L’islamisme au Maroc, regard sur un pays en alternance

30 août 2002 - 13h49 - Maroc - Ecrit par :

Il est difficile de comparer, dans un pays comme le Maroc, le changement, réel, qu’a pu constituer la formation d’un gouvernement d’alternance sous Hassan II et celui que représente l’avènement d’un nouveau roi, Mohamed VI, en juillet 1999. Seul le second événement pouvait représenter une rupture. Et ce fut incontestablement, au-delà du circonstanciel, une vraie rupture.

Mohamed VI a marqué les six premiers mois du règne par une série de mesures spectaculaires, comme la levée de mesures de résidence surveillée ou d’exil touchant des personnages comme Abraham Serfaty, ou le chef islamiste Abdeslam Yassine.La libération générale de la parole à laquelle on a assisté a été tout de suite frappante, spectaculaire.
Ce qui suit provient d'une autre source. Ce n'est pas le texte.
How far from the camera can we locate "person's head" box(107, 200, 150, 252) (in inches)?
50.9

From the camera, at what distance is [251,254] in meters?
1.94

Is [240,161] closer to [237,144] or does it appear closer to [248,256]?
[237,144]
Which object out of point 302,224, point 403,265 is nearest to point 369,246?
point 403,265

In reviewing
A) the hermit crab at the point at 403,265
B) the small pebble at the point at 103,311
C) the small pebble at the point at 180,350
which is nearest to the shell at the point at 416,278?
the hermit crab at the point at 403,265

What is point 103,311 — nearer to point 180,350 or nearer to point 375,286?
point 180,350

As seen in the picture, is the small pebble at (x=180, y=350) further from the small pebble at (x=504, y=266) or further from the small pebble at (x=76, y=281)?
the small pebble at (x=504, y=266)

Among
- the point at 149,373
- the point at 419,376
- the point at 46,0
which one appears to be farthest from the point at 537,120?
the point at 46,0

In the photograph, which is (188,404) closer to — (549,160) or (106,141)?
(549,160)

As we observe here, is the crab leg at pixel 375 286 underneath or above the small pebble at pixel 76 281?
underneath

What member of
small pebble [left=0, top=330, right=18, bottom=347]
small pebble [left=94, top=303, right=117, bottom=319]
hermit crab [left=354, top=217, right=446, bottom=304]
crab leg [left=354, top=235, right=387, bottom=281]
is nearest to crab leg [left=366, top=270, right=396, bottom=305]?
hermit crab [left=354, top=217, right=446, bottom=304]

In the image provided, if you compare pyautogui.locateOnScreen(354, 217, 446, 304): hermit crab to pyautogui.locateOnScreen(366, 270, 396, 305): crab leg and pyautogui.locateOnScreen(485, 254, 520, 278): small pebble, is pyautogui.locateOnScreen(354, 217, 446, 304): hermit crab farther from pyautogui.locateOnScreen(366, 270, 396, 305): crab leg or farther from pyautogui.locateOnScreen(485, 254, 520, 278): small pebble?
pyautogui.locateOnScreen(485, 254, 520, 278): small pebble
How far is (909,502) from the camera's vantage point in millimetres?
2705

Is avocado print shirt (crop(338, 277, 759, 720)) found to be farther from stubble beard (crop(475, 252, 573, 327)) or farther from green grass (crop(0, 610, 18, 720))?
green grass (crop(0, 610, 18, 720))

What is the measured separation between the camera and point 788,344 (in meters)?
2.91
L’Association marocaine des droits de l’Homme et le Forum Vérité et Justice, qui se battent pour une véritable indemnisation-réhabilitation des victimes du temps de Hassan II, ont occupé le devant de la scène civique. Puis la presse, qui commençait à expérimenter une certaine liberté, a véritablement « explosé », n’hésitant plus à traiter des sujets jusque-là interdits ou tabous, publiant des sujets sur la corruption, la prostitution, la crise des élites, les problèmes économiques et sociaux les plus aigus, ou la crise du monde rural.

Tout d’un coup, les journaux se sont mis à parler largement de choses dont on discutait déjà dans des cercles fermés, mais qui n’étaient pas évoquées en public. Il était possible, désormais, d’évoquer, en bien ou en mal, le règne précédent. Le Maroc, tout à coup, pouvait se confronter à tous ses problèmes. Et ce fut d’autant plus frappant que cela a conduit, au moins indirectement, à plusieurs pétitions et manifestations monstres, au même moment, au mois de mars 2000, lesquelles ont permis au pays, enfin, de s’interroger sur deux grandes questions : la place des femmes dans la société et la revendication berbère.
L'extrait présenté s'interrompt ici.